The psychologists at the Heterodox Academy looked at the research.

In conclusion, based on the meta-analyses we reviewed above, Damore seems to be correct that there are “population level differences in distributions” of traits that are likely to be relevant for understanding gender gaps at Google and other tech firms. The differences are much larger and more consistent for traits related to interest and enjoyment, rather than ability.

Population differences in interest may be part of the explanation for why there are fewer women in the applicant pool, but the women who choose to enter the pool are just as capable as the larger number of men in the pool. This conclusion does not deny that various forms of bias, harassment, and discouragement exist and contribute to outcome disparities, nor does it imply that the differences in interest are biologically fixed and cannot be changed in future generations.

If our three conclusions are correct then Damore was drawing attention to empirical findings that seem to have been previously unknown or ignored at Google, and which might be helpful to the company as it tries to improve its diversity policies and outcomes.

The Heterodox Academy

Most of the first round of criticism missed his point entirely. Gizmodo called it an anti-diversity screed .

Gizmodo:

Damore:

I value diversity and inclusion, am not denying that sexism exists, and don’t endorse using stereotypes. When addressing the gap in representation in the population, we need to look at population level differences in distributions. If we can’t have an honest discussion about this, then we can never truly solve the problem.

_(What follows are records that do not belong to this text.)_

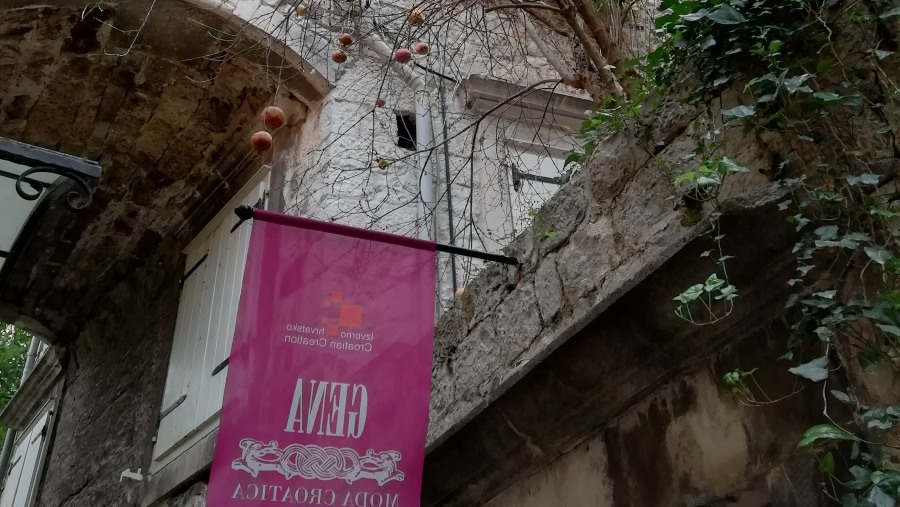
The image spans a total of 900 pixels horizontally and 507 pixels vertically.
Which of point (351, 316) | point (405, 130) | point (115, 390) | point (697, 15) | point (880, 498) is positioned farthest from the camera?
point (115, 390)

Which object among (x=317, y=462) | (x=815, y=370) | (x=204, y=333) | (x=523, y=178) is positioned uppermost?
(x=523, y=178)

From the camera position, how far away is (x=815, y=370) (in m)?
1.44

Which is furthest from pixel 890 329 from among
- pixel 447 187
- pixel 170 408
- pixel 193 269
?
pixel 193 269

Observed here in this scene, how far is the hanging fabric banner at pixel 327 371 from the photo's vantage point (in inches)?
93.5

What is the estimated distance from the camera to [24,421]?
8.52 m

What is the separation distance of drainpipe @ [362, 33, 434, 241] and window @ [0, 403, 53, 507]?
15.7 ft

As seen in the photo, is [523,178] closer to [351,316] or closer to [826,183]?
[351,316]

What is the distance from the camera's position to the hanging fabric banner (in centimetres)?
238

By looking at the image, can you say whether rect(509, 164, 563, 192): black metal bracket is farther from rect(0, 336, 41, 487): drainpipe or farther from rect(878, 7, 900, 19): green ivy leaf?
rect(0, 336, 41, 487): drainpipe

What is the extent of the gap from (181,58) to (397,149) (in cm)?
140

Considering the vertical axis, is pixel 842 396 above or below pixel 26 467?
below

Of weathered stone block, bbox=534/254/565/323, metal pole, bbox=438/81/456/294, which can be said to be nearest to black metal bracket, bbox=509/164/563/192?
metal pole, bbox=438/81/456/294

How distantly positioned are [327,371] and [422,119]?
209 cm

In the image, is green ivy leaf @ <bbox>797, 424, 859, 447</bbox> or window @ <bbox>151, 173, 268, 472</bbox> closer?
green ivy leaf @ <bbox>797, 424, 859, 447</bbox>
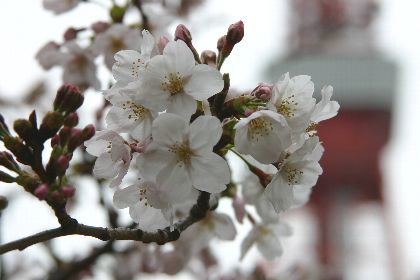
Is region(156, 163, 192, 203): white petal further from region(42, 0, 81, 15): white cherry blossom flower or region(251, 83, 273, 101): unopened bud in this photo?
region(42, 0, 81, 15): white cherry blossom flower

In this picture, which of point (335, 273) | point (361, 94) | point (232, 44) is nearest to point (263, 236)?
point (232, 44)

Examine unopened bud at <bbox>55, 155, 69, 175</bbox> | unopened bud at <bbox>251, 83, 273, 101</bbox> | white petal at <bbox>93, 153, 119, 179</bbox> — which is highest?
unopened bud at <bbox>251, 83, 273, 101</bbox>

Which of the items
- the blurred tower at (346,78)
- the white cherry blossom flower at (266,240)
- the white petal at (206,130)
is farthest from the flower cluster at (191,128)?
the blurred tower at (346,78)

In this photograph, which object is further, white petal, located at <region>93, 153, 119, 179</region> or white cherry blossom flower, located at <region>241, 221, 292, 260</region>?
white cherry blossom flower, located at <region>241, 221, 292, 260</region>

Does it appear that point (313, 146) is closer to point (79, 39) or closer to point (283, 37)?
point (79, 39)

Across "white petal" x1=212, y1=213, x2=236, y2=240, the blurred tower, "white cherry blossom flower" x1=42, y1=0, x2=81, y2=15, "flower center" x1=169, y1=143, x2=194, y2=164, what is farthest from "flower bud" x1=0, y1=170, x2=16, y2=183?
the blurred tower

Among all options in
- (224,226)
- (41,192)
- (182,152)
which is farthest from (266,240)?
(41,192)
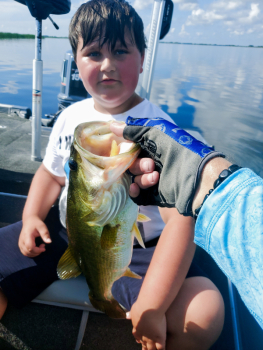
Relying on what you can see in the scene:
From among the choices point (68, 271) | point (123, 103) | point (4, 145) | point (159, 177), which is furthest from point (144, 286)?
point (4, 145)

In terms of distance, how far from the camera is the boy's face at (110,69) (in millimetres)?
1463

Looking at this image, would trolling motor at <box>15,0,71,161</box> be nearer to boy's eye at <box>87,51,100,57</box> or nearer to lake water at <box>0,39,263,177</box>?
boy's eye at <box>87,51,100,57</box>

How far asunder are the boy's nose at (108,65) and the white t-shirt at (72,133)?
32 centimetres

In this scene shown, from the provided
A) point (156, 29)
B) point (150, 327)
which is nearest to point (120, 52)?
point (150, 327)

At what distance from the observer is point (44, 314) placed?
5.60ft

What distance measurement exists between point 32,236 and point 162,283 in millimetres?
859

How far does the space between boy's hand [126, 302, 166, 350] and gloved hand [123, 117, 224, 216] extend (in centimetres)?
63

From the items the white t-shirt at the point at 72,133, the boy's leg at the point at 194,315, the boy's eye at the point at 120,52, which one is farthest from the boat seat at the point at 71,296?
the boy's eye at the point at 120,52

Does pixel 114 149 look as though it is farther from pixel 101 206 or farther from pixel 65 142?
pixel 65 142

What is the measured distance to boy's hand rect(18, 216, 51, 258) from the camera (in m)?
1.49

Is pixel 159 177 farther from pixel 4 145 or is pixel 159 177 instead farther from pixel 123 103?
pixel 4 145

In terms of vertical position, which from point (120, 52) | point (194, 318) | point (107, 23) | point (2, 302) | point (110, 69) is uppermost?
point (107, 23)

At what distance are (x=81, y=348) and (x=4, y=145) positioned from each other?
3.37m

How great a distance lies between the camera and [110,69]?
145 cm
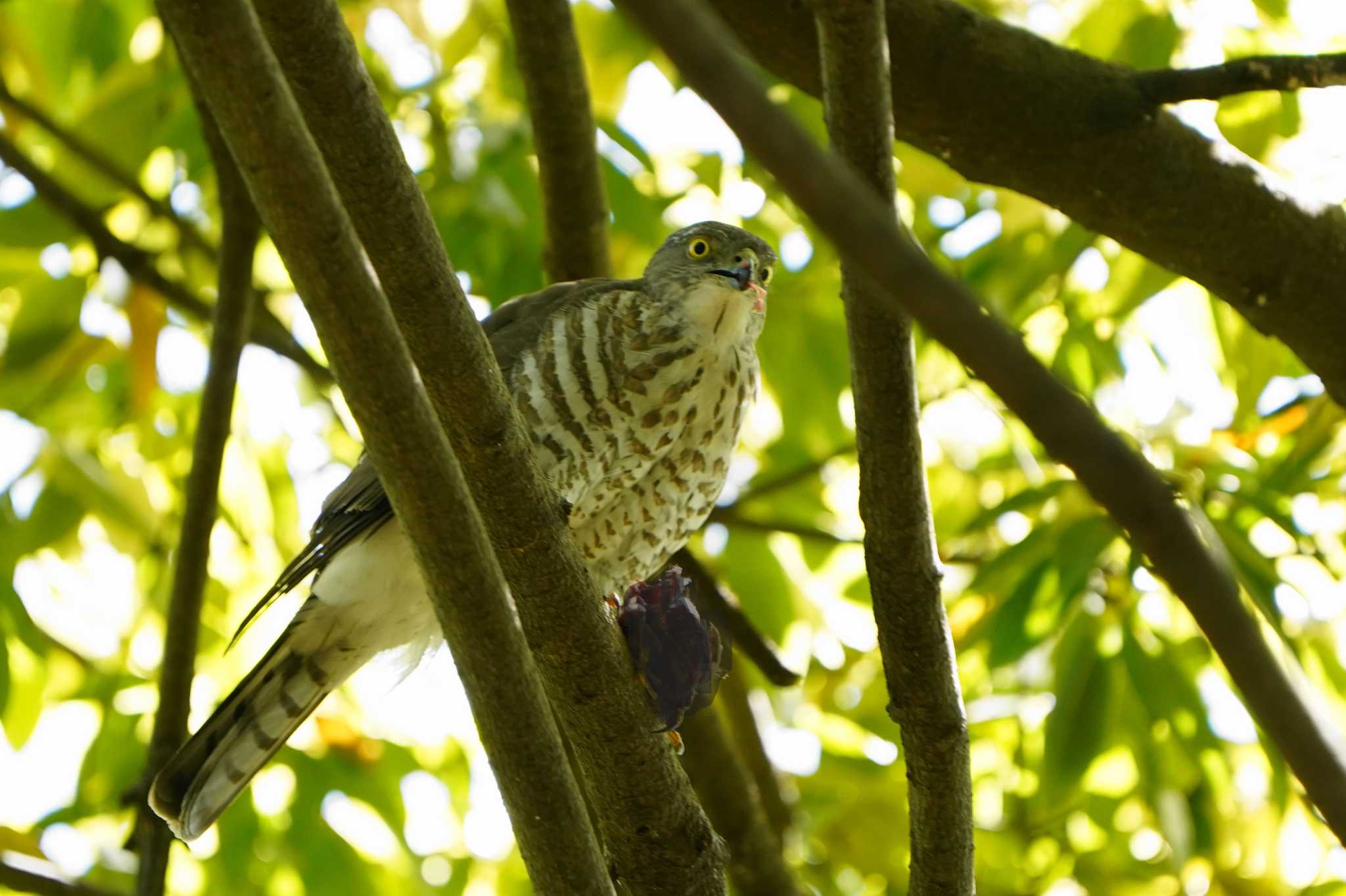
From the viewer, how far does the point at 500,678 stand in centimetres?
204

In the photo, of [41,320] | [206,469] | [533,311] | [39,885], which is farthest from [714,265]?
[39,885]

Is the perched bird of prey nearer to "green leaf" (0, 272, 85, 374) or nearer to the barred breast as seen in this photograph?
the barred breast

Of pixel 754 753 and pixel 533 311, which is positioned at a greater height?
pixel 533 311

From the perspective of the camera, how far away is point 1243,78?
254 cm

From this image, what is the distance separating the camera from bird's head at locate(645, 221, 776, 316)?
382 cm

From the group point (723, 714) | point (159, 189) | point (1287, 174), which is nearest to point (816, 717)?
point (723, 714)

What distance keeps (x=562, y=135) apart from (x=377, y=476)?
1015 mm

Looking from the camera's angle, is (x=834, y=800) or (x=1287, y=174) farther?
(x=834, y=800)

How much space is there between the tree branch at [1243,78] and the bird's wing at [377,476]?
1541 millimetres

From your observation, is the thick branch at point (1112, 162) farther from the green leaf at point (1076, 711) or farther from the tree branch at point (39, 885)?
the tree branch at point (39, 885)

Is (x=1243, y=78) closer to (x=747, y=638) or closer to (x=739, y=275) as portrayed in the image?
(x=739, y=275)

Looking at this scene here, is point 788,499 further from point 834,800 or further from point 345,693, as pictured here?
point 345,693

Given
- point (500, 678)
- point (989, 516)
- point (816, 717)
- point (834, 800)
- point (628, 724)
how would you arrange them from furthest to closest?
point (816, 717), point (834, 800), point (989, 516), point (628, 724), point (500, 678)

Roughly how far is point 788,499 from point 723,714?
0.79 m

Conor Friedersdorf at The Atlantic summarizes the misleading coverage well.

To me, the Google memo is an outlier—I cannot remember the last time so many outlets and observers mischaracterized so many aspects of a text everyone possessed.

Casually perusing “anti-diversity” headlines without reading the memo might mislead readers into thinking a Google employee had assigned a negative value to gender diversity, when in fact he assigned a positive value to gender diversity, but objected to some ways it was being pursued and tradeoffs others would make to maximize it.

https://www.theatlantic.com/politics/archive/2017/08/the-most-common-error-in-coverage-of-the-google-memo/536181

Sabine Hossenfelder at Nautilus wonders about the wider implications of his memo.

Damore’s memo strikes me as a pamphlet produced by a well-meaning, but also utterly clueless, young white man. He didn’t deserve to get fired for this. He deserved maybe a slap on the too-quickly typing fingers. But in his world, asking for discussion is apparently enough to get fired.

If you remove biology from Damore’s notion of “population level differences”, his critique is still nearly as powerful. And his question is still valid: “If we can’t have an honest discussion about this, then we can never truly solve the problem.”

Damore was fired, basically, for making a well-meant, if amateurish, attempt at institutional design, based on woefully incomplete information he picked from published research studies. But however imperfect his attempt, he was fired, in short, for thinking on his own. And what example does that set?

http://nautil.us/blog/outraged-by-the-google-diversity-memo-i-want-you-to-think-about-it

Bring your daughters to work. And keep them there.

After the last round of “Silicon Valley Is Sexist” outrage, I asked each of the very smart, very capable women of my acquaintance why they did not become software engineers. They all answered with some variant of “I can’t think of anything less appealing than the idea of working with a machine all day” or “I would hate to work in an environment where I was the only woman”.

I also asked all my male friends why their daughters were not interested in computer science. They all sighed and said “I just can’t get her interested”.

Only 18% of CS graduates are women. If we want to attract more women into software engineering (and we should – it’s a fun job; very social and pays well!), we have to find a way to get our daughters interested. We are not gonna fix the whole industry by making interviewers less biased.